Records on spatial positioning →
_ _ _ _ _ _ _
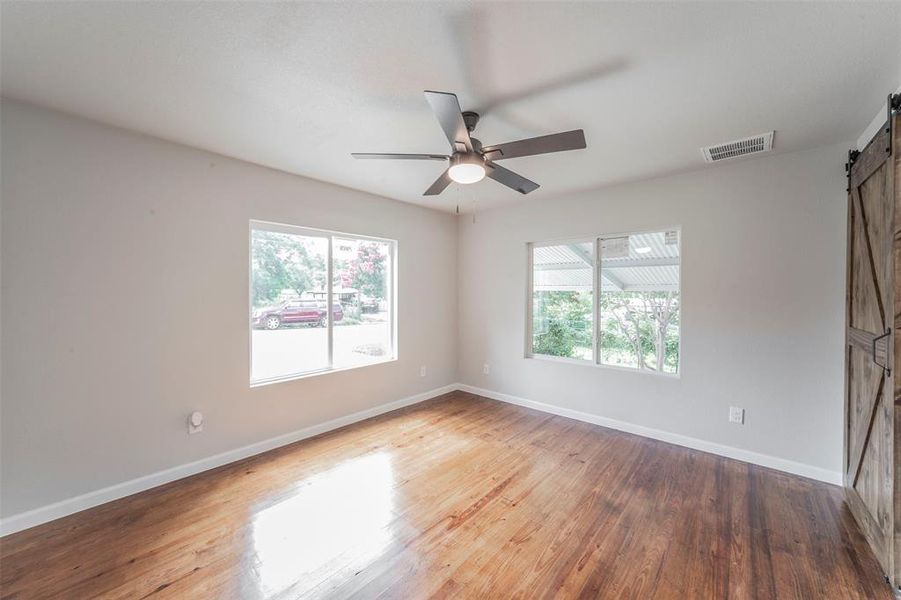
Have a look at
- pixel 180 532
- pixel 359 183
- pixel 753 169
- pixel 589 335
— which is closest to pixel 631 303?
pixel 589 335

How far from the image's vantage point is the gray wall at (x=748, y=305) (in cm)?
270

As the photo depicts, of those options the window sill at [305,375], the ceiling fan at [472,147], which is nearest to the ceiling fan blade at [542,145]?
the ceiling fan at [472,147]

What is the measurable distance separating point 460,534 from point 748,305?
296 cm

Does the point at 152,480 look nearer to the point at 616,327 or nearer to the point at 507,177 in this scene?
the point at 507,177

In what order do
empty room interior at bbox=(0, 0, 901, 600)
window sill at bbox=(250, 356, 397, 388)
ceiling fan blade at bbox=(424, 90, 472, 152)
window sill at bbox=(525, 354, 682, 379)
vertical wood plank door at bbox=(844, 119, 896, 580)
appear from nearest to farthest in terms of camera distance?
_ _ _ _ _ _ _
What you are asked to do →
Copy everything from the line containing "In what order do" down to the end of the records, word for word.

The result →
In what order do
empty room interior at bbox=(0, 0, 901, 600)
window sill at bbox=(250, 356, 397, 388)
ceiling fan blade at bbox=(424, 90, 472, 152)
window sill at bbox=(525, 354, 682, 379)
vertical wood plank door at bbox=(844, 119, 896, 580)
appear from nearest to farthest in terms of camera distance?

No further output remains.